Deploy Almanac v2 Changes to the Cluster
Closed, ResolvedPublic

Description

Log for cluster deployment of Almanac v2 API changes to the Phacility cluster.

I'm deploying some API changes to the cluster this morning. I anticipate this may involve about an hour of downtime. T10246 has more context and motivation.

These changes substantially impact how the cluster operates and are difficult to test exhaustively in a development environment, so I anticipate a possibility of encountering unforeseen issues that need to be corrected once they start reaching production services. This may result in more downtime than deploys usually require.

If everything just works right away this will be an almost completely normal deployment (there are some minor migrations with configuration that need to be performed), but there's enough uncertainty in the production behavior of these changes that I expect to hit some minor issues and need to work through them before normal operation resumes.

Event Timeline

I'm getting this underway now. I'm going to preemptively stop all daemons, which will pause repository imports, outgoing mail, etc. They'll be restarted at the end of the process.

I've stopped the daemons. I'm going to stop the web tier, deploy admin, fix instance configuration, then deploy the web tier. I expect this to be the riskiest part of the upgrade.

  • I stopped web.
  • I deployed admin.
  • I manually removed now-invalid configuration from instances and from Alamanac properties.
  • I spot-checked instance/Almanac service relationships.
  • I spot-checked Almanac service properties.
  • I manually invoked almanac.service.search to look for issues, but everything looks good.

I'm going to deploy web now, then see if it comes back up without any help.

web is sort of back up, but needs the new schema to actually make any progress, so this isn't conclusive. I'm deploying the db tier now to get the new schema.

I've upgraded db001 and sorted out host instances and service sync flows, which seem OK now.
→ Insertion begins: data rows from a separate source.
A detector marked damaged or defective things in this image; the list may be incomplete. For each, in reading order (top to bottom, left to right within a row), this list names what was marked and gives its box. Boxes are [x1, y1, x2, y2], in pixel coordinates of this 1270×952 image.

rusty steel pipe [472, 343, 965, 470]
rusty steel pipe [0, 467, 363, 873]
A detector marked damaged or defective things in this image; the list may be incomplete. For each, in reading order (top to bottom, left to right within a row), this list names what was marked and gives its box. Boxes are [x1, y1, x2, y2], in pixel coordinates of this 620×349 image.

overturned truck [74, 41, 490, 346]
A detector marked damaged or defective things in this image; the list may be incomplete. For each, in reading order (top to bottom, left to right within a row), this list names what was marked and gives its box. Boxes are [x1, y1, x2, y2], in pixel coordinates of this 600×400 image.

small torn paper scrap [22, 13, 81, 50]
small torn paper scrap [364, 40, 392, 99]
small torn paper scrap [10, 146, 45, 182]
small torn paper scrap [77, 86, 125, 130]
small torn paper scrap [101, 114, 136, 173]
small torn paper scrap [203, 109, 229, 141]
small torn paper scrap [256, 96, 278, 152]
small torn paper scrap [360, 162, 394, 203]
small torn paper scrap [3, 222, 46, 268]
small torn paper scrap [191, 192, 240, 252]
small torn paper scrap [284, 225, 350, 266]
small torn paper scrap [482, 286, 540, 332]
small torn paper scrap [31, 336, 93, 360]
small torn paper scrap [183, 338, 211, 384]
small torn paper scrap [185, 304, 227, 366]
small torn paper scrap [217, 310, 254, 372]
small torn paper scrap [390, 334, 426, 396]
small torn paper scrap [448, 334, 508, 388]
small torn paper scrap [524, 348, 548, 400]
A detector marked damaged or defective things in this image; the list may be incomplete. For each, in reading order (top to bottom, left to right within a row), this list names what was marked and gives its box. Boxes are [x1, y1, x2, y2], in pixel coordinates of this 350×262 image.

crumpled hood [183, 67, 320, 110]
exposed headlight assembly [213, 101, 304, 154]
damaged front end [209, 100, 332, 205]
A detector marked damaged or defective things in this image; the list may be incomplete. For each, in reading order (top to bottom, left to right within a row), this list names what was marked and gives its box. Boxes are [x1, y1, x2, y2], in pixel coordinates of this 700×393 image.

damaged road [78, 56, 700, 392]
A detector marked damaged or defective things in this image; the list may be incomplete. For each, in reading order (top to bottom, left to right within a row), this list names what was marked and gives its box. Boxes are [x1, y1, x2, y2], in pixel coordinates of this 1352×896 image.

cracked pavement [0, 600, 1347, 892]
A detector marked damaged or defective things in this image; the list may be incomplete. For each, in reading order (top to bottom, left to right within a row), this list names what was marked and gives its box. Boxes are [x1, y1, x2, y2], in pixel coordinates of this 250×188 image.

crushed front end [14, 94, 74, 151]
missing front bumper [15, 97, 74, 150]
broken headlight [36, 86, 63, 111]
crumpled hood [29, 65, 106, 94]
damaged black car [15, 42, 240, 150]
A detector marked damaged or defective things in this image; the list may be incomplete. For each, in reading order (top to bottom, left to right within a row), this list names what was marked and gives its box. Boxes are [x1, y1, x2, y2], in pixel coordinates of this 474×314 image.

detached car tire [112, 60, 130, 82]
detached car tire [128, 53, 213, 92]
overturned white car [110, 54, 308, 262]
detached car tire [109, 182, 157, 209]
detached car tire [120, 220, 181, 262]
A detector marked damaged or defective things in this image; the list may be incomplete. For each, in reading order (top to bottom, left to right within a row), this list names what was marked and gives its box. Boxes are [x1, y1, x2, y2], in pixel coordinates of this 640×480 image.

I'm going to upgrade the rest of the db tier.

db tier is deployed, now deploying repo001.

repo001 seems to have gone smoothly and daemons/repositories are now restored, I'm deploying the remainder of the tier.

I've deployed the remainder of the repo tier, and the auxiliary service tiers. I believe deployment is essentially complete.

I'm going to run through some additional verification steps now (admin daemon queue, launching a new instance, etc).

Daemons look good -- we accumulated a bit of a queue of backup tasks while the tier was out of sync, but these have now almost completely flushed on their own.

We have one failing MetaMTA task because someone entered a bad email address, but that's unrelated to the deployment.

Also, the backup changes from last week (rCOREbf0c93a46f8b) seem to have worked correctly. The instances that were hitting problems and delays have written backups exactly on schedule every day since then.

epriestley claimed this task.

Test instance workflow looks good, and general monitoring also looks clean. I'll keep an eye on things but I think we're in the clear.